**Do this:** Reproduce every one of the entries below word for word, keeping each line, number and bracket unchanged.

──────

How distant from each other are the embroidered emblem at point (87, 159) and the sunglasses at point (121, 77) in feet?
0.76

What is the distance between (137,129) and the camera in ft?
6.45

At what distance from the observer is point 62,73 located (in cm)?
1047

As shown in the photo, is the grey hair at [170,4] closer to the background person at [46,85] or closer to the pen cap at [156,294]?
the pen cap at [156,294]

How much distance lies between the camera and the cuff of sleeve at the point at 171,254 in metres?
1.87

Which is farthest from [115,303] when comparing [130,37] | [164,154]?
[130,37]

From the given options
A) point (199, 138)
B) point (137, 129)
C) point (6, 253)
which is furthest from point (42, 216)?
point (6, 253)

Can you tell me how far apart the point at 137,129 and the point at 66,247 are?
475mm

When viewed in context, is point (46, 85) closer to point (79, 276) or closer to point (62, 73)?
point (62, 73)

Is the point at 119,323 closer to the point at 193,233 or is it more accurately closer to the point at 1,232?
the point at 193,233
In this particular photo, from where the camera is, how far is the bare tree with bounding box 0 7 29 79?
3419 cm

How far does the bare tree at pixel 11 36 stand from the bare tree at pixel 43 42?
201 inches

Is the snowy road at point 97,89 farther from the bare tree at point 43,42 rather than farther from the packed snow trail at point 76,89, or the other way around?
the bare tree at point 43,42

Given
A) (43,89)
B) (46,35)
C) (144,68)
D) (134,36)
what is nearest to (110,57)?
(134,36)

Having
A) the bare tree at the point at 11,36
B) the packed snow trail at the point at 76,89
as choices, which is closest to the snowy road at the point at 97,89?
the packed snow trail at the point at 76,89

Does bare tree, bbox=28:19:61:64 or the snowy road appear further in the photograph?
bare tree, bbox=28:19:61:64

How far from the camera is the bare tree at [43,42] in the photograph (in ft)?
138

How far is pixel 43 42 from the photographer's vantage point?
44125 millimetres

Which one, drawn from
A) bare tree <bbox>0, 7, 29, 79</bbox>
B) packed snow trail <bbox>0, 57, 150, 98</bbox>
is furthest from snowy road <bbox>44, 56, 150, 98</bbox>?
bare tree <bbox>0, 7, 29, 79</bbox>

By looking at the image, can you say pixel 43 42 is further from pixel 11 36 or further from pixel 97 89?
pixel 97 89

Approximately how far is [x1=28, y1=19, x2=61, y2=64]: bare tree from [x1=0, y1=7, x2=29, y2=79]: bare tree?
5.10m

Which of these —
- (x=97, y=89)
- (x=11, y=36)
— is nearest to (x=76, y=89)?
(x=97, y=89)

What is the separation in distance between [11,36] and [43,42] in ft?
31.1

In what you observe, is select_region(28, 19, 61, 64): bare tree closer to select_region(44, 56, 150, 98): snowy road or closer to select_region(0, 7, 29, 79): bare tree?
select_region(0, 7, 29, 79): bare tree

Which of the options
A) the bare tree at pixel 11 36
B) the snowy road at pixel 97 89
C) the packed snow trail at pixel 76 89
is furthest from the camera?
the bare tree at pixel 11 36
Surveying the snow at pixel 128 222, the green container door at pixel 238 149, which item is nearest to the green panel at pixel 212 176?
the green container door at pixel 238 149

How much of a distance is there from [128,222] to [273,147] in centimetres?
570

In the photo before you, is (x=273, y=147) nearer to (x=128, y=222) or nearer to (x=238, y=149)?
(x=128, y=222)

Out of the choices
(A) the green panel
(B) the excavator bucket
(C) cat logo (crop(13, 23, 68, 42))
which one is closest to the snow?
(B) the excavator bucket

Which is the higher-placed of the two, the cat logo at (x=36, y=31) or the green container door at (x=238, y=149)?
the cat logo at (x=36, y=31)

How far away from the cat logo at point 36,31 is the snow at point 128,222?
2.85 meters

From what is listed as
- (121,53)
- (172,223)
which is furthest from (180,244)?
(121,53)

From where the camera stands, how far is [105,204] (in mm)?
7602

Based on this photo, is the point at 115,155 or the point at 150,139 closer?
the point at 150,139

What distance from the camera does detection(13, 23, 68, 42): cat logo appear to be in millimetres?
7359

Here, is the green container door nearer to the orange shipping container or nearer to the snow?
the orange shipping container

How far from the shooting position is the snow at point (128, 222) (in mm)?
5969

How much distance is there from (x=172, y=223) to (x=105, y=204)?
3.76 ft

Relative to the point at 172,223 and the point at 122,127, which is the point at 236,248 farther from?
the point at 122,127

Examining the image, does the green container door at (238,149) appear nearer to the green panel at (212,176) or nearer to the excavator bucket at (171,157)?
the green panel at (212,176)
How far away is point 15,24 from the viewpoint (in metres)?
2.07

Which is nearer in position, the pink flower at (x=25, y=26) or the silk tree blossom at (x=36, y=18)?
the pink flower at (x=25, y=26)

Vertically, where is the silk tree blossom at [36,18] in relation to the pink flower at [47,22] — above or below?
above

──────

**Problem solution:**
How distant from each other are the embroidered emblem at point (87, 159) and the sunglasses at point (121, 77) in feet?
0.76

What is the distance between (137,129) and the camera in ft?
6.45

At what distance from the observer is point 62,73 located (in cm)?
1047

As shown in the photo, is the grey hair at [170,4] closer to the background person at [46,85] or closer to the pen cap at [156,294]?
the pen cap at [156,294]

How much distance lies between the camera and the cuff of sleeve at the point at 171,254 in metres?
1.87

Which is farthest from [115,303] when comparing [130,37] | [164,154]?
[130,37]

From the given options
A) point (199, 138)
B) point (137, 129)
C) point (6, 253)
which is furthest from point (42, 216)?
point (6, 253)

Can you tell me how far apart the point at 137,129 and the point at 66,247 are?
475mm

When viewed in context, is point (46, 85) closer to point (79, 276) or closer to point (62, 73)?
point (62, 73)

Is the point at 119,323 closer to the point at 193,233 or is it more accurately closer to the point at 1,232?
the point at 193,233
In this particular photo, from where the camera is, how far is the bare tree with bounding box 0 7 29 79?
3419 cm

How far does the bare tree at pixel 11 36 stand from the bare tree at pixel 43 42?
201 inches

Is the snowy road at point 97,89 farther from the bare tree at point 43,42 rather than farther from the packed snow trail at point 76,89, or the other way around?
the bare tree at point 43,42

Given
A) (43,89)
B) (46,35)
C) (144,68)
D) (134,36)
what is nearest to (110,57)?
(134,36)

Having
A) the bare tree at the point at 11,36
B) the packed snow trail at the point at 76,89
as choices, which is closest to the snowy road at the point at 97,89?
the packed snow trail at the point at 76,89

Does bare tree, bbox=28:19:61:64 or the snowy road appear further in the photograph?
bare tree, bbox=28:19:61:64

How far from the camera is the bare tree at [43,42] in the photograph (in ft)?
138

How far is pixel 43 42 from the photographer's vantage point?
44125 millimetres

Which one, drawn from
A) bare tree <bbox>0, 7, 29, 79</bbox>
B) packed snow trail <bbox>0, 57, 150, 98</bbox>
is furthest from snowy road <bbox>44, 56, 150, 98</bbox>?
bare tree <bbox>0, 7, 29, 79</bbox>

By looking at the image, can you say pixel 43 42 is further from pixel 11 36 or further from pixel 97 89?
pixel 97 89

Approximately how far is [x1=28, y1=19, x2=61, y2=64]: bare tree from [x1=0, y1=7, x2=29, y2=79]: bare tree?
5.10m

Which of these —
- (x=97, y=89)
- (x=11, y=36)
— is nearest to (x=76, y=89)?
(x=97, y=89)

What is the separation in distance between [11,36] and [43,42] in ft?
31.1

In what you observe, is select_region(28, 19, 61, 64): bare tree closer to select_region(44, 56, 150, 98): snowy road or closer to select_region(0, 7, 29, 79): bare tree?
select_region(0, 7, 29, 79): bare tree

Which of the options
A) the bare tree at pixel 11 36
B) the snowy road at pixel 97 89
C) the packed snow trail at pixel 76 89
is furthest from the camera?
the bare tree at pixel 11 36
Surveying the snow at pixel 128 222, the green container door at pixel 238 149, which item is nearest to the green panel at pixel 212 176?
the green container door at pixel 238 149

How much of a distance is there from [128,222] to [273,147] in centimetres?
570

In the photo before you, is (x=273, y=147) nearer to (x=128, y=222) or nearer to (x=238, y=149)?
(x=128, y=222)

Out of the choices
(A) the green panel
(B) the excavator bucket
(C) cat logo (crop(13, 23, 68, 42))
which one is closest to the snow?
(B) the excavator bucket

Which is the higher-placed of the two, the cat logo at (x=36, y=31) or the green container door at (x=238, y=149)?
the cat logo at (x=36, y=31)

How far away from the cat logo at point 36,31 is the snow at point 128,222?
2.85 meters

From what is listed as
- (121,53)
- (172,223)
which is furthest from (180,244)?
(121,53)

From where the camera stands, how far is [105,204] (in mm)?
7602

Based on this photo, is the point at 115,155 or the point at 150,139 closer?
the point at 150,139

What distance from the camera does detection(13, 23, 68, 42): cat logo appear to be in millimetres?
7359

Here, is the green container door nearer to the orange shipping container or nearer to the snow?
the orange shipping container

How far from the shooting position is the snow at point (128, 222) (in mm)?
5969

How much distance is there from (x=172, y=223) to (x=105, y=204)?
3.76 ft

Relative to the point at 172,223 and the point at 122,127, which is the point at 236,248 farther from?
the point at 122,127

Examining the image, does the green container door at (238,149) appear nearer to the green panel at (212,176) or nearer to the excavator bucket at (171,157)?
the green panel at (212,176)
How far away is point 15,24 from the viewpoint (in metres)?
2.07

Which is nearer in position, the pink flower at (x=25, y=26) or the silk tree blossom at (x=36, y=18)?
the pink flower at (x=25, y=26)

Vertically, where is the silk tree blossom at [36,18] in relation to the pink flower at [47,22] — above or below?
above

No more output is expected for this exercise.